Через неделю Киру выписали. Он хотел довезти ее до дома на такси, но она сказала, что предпочитает прогуляться по морозцу пешочком. Она попросила, чтобы он не вел себя с ней как с больной, она вполне здоровая. Она вертелась во все стороны и всему радовалась — людям, идущим навстречу, глыбам снега, угрожающе нависшим над улицей с крыш, детским голосам, деревьям, сурово застывшим в зимнем покое. Она брала его под руку, и отпускала, и требовала оглянуться на то, что казалось любопытным ее стремительному взору. Что-то в ней изменилось, она была не та, какая приехала в город, стала проще, веселее — и недосягаемее. Он глядел на нее с обожанием. Ничего не слышал и не видел вокруг. Умолкли голоса, терзавшие его душу, на свете остались он и она, бредущие по заснеженному тротуару. Он был счастлив и уязвим, как никогда доселе. Слова, которые он произносил в ответ на ее птичье щебетанье, звучали неразумно, двусмысленно.
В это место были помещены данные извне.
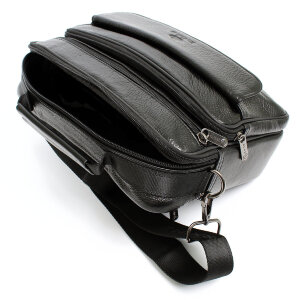 YO Мужская сумка 7108-1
Но, слава богу, она в них не вдумывалась. Да и для него ее слова мало что значили. Только одно он запомнил, сказанное неожиданно грустно, точно на ухо, по секрету:

— Тимофей Олегович, миленький, знаете, что самое скверное для человека? Чувствовать себя для кого-то обузой и знать, что ничем не сможешь отплатить за добро. Я всегда боялась очутиться в таком положении. Это безнравственно и гадко. Фу, как гадко!
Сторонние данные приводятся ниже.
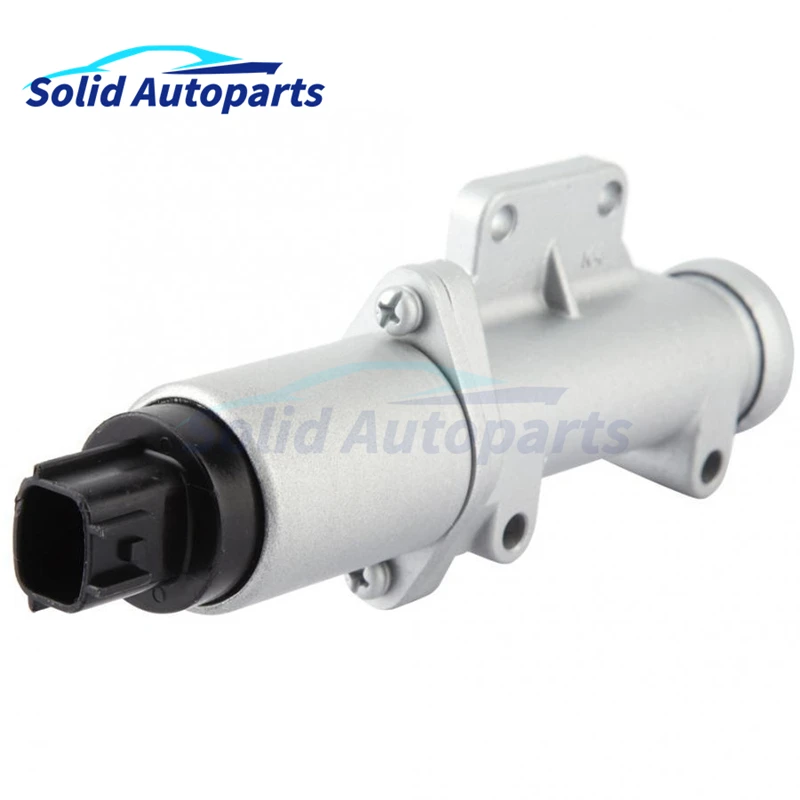 

237821N600 New Idle Air Control Valve For Nissan Almera PRIMERA 23782-1N600 AESP-2012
— Если ты имеешь в виду себя... — Кременцов засуетился. — Как ты ошибаешься! Ты удача, ты радость! Счастлив тот, кого ты почтила своим присутствием.
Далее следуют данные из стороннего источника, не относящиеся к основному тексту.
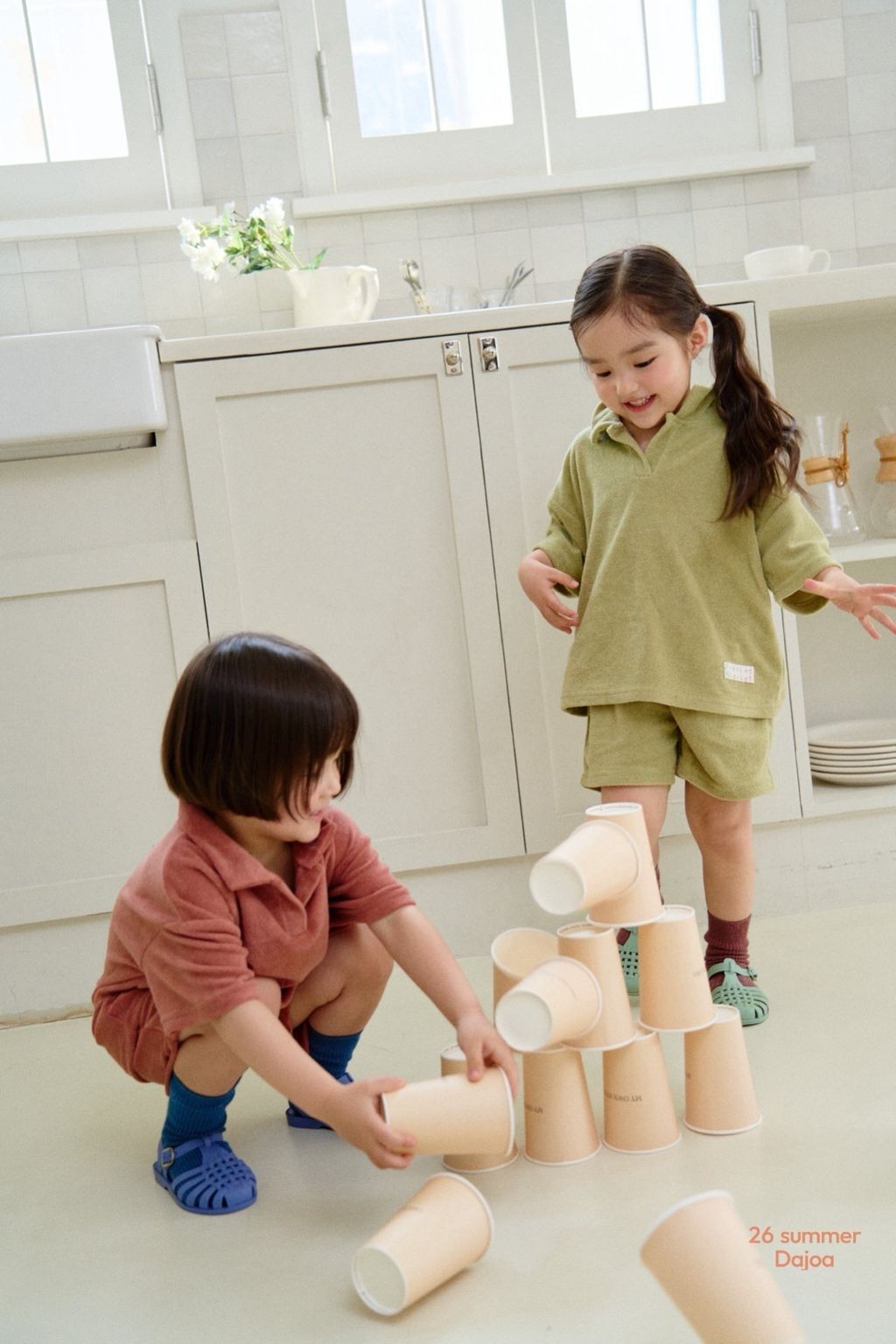 5f3f62570n42111410a0312273f6f0a9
Она резко повернулась, вскинула руки, страшно, солнечно приблизилось ее лицо, и он, младенчески робея, ощутил ее теплые губы на своих губах.

ГЛАВА ПЯТНАДЦАТАЯ

Новохатов нашел себе занятие и заработок в собственном доме, в соседнем подъезде. Там жил вольный человек Витька Долматов, пятидесятилетний, сурового облика мужчина, в прошлом инженер, а ныне... впрочем, Новохатов так толком и не сумел определить, кто он ныне. Долматов никуда на службу не ходил, но где-то, видно, числился, в каком-то учреждении у него лежала трудовая книжка. Он работал по индивидуальным заказам. Раз в два-три месяца уезжал в длительные командировки, большей частью в среднеазиатские республики. Возвращался с авансом и с договорами. Но какие это были договора и что за авансы, он не рассказывал. По догадкам Новохатова, круг его деятельности был широк. Он макетировал и разрисовывал стенды для сельских Домов культуры, мастерил всяческие технические поделки для колхозных нужд, короче, занимался изготовлением того, что называется нестандартным ширпотребом. По отдельным его намекам можно было предположить, что он напал на золотую жилу. Во всяком случае, семья его, состоящая из жены, бурного темперамента черноокой хохлушки, и двух сыновей-младшеклассников, не испытывала материальных затруднений. Долматов не всегда был вольным человеком. Как и все, он сначала работал на производстве и, по рассказам жены, пользовался отличной репутацией. Потом, после неудачной первой женитьбы, сошел с круга и несколько лет пребывал в огорчительном состоянии алкогольной эйфории, осложненной его буйным, свободолюбивым нравом. Однажды супруга с помощью, по словам самого Витьки, подкупленных свидетелей ухитрилась отправить его на два года в места не столь отдаленные. Эта вынужденная отлучка из Москвы пошла Долматову на пользу, ибо на вольном воздухе, на простой и здоровой пище с ним произошел нравственный переворот. Он понял, что жить так, как он жил, невозможно, и выбор у него невелик: либо погибать дальше, а там уж до последнего предела оставалось рукой подать, либо выкарабкиваться. В семью он не вернулся, злодейку-супругу больше ни разу не видел и в суд, который их разводил, вместо себя послал адвоката. Не вернулся он и на прежнее место работы. На имущество и квартиру никаких притязаний он не предъявил, приютился на первое время у матери, жившей под Москвой в городе Болшево. Неизвестно, как бы сложились его дела дальше, но тут фортуна ему улыбнулась, он встретил Нину, полюбил ее, и она его полюбила, женился на ней и обосновался в двухкомнатной квартире, как раз в том доме, где впоследствии поселился Новохатов. Это было десять лет назад.